PROMPT 1. Copy word for word the part of the search engine text starting with "Scoring is provided" and going on through "only a guide.".

This was accomplished by doing the following: no one- or two-letter words or one- or two-number numbers are indexed. Common words, like "the" and "how" are not indexed. Numbers with more than five digits are not indexed. Words with the root word "constitution" are not indexed (as they would lead to too many useful matches). All words are in lower-case. Create a list of words on a daily basis. Do prefix-matching (in other words, "impeach" matches "impeach" and "impeachment"). Do not do regular expressions. Store all unique words in a message or on a page in a one-line-per-file database, quickly searched using Perl.
Scoring is provided as an aid to the user. It shows what matches might be more relevant. If you search for "president," and the word appears in a document five times, a score of "5" is assigned to the match. Adding "bush" to the search might find a document with 10 occurrences, for a total score of 15. A match with a score of 15 might be better than one with a score of 3. However, this is only a guide.
This third crack at a search engine has a lot of room for expansion, such as boolean operators and wild card searches, and other common search features. I'll get to those as time goes on.
Using the "embedded match" feature
You can modify the way the search works if you find that you are getting too few matches. Normally, the search only finds the words you type in if they appear at the beginning of an indexed word. For example, if you type "quest," the search engine will find words like "quest" and "question," and "request." Allowing embedded matches provides the widest search, but it also slows down the search. For best results, only use embedded matches if a normal search does not find what you're looking for.

PROMPT 2. Pick out each line of the listing below that contains the string "shown".

DATA LISTING.
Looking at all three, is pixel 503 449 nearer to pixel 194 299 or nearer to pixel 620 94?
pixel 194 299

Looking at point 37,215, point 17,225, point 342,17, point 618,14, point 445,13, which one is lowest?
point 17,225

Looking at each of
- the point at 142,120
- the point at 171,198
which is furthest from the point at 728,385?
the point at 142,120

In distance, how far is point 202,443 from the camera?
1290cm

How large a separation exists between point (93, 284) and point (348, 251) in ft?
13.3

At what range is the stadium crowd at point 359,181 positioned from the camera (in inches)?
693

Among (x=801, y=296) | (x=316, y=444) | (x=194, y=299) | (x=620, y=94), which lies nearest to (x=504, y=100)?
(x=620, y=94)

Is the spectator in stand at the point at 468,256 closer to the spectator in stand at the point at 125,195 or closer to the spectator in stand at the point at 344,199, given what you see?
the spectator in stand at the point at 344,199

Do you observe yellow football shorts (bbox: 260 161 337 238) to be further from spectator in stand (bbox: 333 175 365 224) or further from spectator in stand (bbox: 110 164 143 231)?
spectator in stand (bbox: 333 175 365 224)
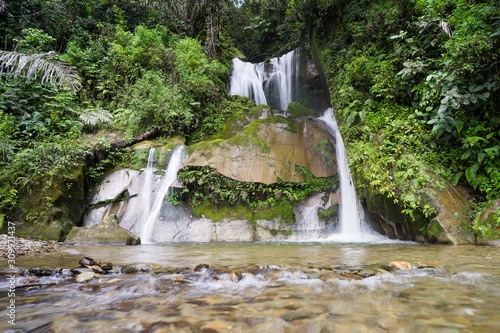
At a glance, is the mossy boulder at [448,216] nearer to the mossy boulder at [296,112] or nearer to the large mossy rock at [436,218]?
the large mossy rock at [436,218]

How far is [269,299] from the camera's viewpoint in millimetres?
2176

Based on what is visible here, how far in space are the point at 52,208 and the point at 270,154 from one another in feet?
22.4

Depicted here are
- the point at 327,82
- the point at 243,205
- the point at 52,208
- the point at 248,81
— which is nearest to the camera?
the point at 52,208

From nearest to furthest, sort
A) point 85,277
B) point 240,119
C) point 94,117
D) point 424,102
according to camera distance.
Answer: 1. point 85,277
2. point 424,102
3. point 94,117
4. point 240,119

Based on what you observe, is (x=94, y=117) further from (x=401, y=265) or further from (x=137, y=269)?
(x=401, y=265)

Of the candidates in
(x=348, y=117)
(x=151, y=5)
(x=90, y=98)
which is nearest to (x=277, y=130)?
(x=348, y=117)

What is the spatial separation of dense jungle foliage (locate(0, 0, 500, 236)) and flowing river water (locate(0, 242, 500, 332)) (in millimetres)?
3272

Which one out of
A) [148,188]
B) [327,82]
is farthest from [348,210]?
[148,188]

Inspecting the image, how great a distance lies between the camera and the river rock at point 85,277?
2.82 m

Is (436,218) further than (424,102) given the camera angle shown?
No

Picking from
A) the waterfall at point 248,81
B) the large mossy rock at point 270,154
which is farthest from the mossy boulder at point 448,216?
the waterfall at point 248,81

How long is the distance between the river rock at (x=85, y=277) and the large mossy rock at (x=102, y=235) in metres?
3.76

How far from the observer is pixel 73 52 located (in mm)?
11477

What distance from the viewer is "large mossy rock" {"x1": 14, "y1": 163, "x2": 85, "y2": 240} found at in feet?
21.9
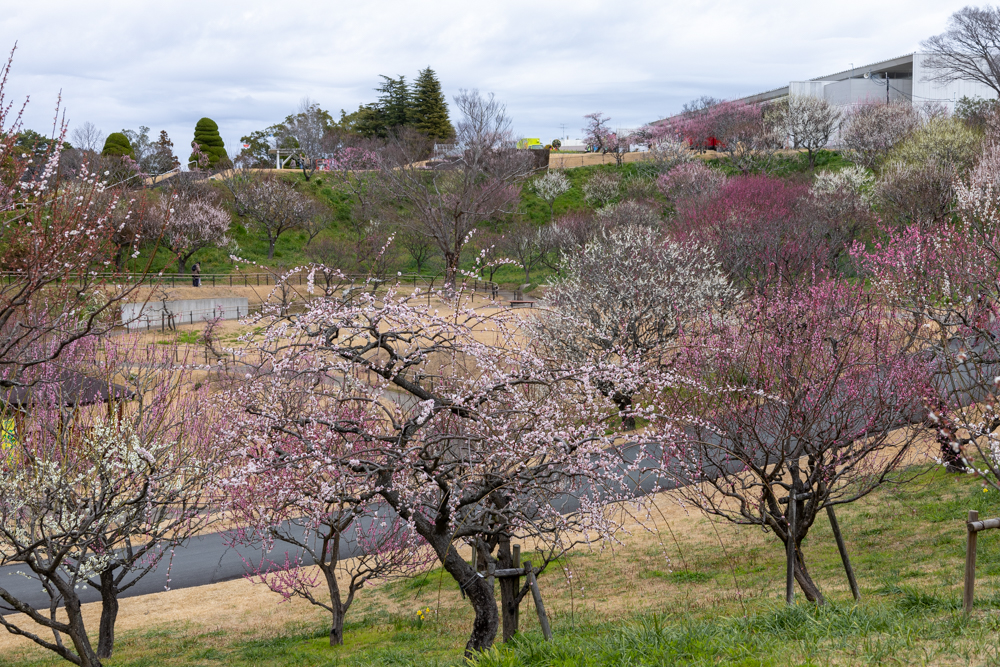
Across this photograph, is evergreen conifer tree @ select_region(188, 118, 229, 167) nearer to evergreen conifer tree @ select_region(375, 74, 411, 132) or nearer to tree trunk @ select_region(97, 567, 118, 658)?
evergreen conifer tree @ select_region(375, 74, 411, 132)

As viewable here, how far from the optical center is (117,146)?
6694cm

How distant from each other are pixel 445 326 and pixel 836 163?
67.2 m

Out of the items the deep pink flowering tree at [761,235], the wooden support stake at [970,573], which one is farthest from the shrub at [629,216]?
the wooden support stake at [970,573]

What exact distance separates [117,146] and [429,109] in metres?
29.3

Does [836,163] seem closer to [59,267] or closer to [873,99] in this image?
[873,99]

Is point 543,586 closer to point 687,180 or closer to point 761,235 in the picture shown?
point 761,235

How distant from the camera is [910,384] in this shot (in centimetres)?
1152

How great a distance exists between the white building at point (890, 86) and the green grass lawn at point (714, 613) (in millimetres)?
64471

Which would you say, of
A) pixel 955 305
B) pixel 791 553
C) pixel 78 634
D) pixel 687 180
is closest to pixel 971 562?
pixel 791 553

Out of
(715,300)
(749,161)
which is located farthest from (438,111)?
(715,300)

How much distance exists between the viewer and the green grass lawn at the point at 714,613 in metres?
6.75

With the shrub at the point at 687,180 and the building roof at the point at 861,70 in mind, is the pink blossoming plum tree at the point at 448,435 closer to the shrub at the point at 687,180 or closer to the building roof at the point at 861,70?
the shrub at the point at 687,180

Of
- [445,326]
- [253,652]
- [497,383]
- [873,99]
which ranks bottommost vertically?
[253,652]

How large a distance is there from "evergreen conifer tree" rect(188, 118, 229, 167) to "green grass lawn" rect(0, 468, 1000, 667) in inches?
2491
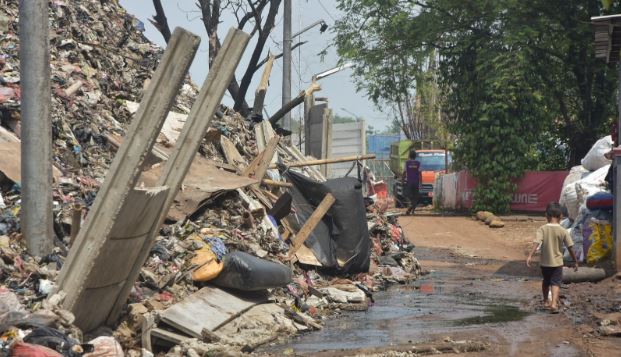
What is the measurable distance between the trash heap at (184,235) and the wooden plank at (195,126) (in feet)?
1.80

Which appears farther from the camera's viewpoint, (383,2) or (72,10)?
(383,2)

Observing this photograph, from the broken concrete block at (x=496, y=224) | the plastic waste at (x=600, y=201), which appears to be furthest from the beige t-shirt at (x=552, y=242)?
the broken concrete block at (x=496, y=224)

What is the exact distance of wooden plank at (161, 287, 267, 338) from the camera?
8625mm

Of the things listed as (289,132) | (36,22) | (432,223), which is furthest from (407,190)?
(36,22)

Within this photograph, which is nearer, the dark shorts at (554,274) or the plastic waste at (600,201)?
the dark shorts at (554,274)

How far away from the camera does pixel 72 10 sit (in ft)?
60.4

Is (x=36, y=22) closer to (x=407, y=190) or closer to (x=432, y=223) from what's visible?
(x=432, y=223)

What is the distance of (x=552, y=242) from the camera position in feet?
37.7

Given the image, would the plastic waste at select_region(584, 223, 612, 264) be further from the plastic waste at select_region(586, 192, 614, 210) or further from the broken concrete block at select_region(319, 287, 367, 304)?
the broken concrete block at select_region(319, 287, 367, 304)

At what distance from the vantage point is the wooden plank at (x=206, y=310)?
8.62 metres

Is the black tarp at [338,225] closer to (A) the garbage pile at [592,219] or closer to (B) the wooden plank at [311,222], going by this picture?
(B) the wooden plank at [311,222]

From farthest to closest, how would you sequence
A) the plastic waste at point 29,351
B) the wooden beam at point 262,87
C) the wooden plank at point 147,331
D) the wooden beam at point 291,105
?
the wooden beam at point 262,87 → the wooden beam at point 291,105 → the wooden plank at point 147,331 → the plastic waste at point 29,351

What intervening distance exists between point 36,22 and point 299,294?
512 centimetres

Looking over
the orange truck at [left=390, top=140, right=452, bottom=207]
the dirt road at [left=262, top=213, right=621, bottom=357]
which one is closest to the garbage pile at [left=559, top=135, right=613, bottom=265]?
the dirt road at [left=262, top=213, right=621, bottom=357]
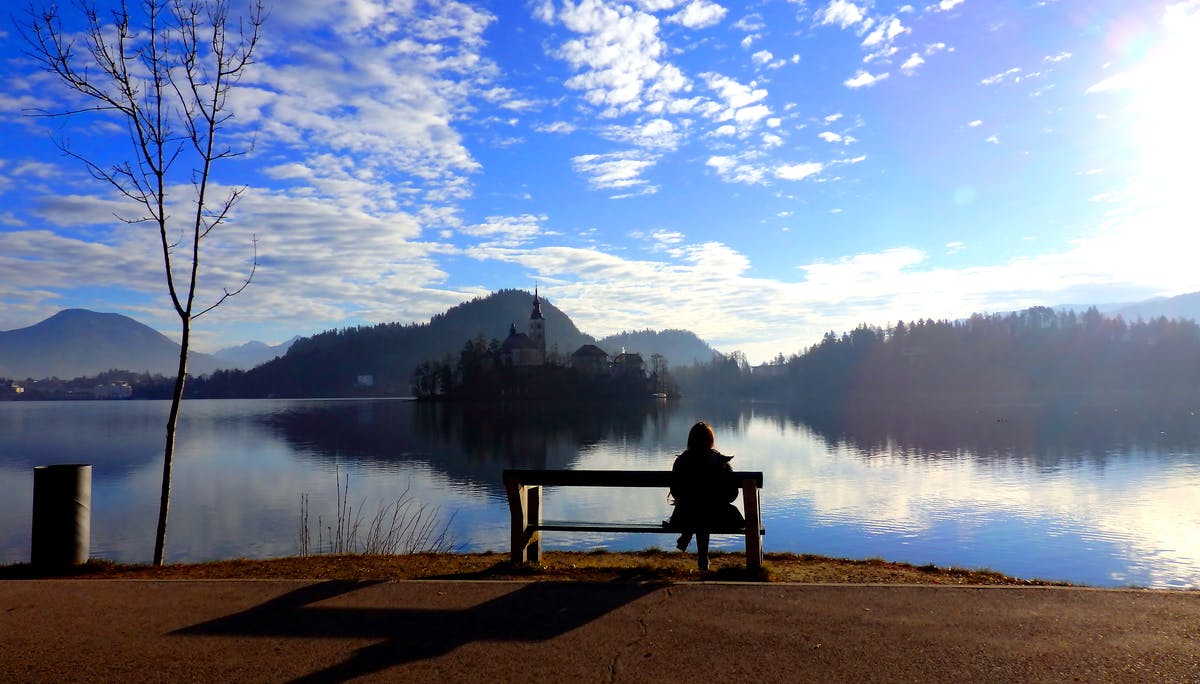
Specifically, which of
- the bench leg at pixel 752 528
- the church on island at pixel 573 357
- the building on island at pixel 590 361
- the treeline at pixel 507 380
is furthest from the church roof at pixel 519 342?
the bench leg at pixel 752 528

RIGHT ANSWER 1.
Scoring is provided as an aid to the user. It shows what matches might be more relevant. If you search for "president," and the word appears in a document five times, a score of "5" is assigned to the match. Adding "bush" to the search might find a document with 10 occurrences, for a total score of 15. A match with a score of 15 might be better than one with a score of 3. However, this is only a guide.

RIGHT ANSWER 2.
Is (436,218) further than (424,102) given the camera angle shown?
Is point 543,586 closer to point 687,180 or closer to point 761,235 in the picture shown?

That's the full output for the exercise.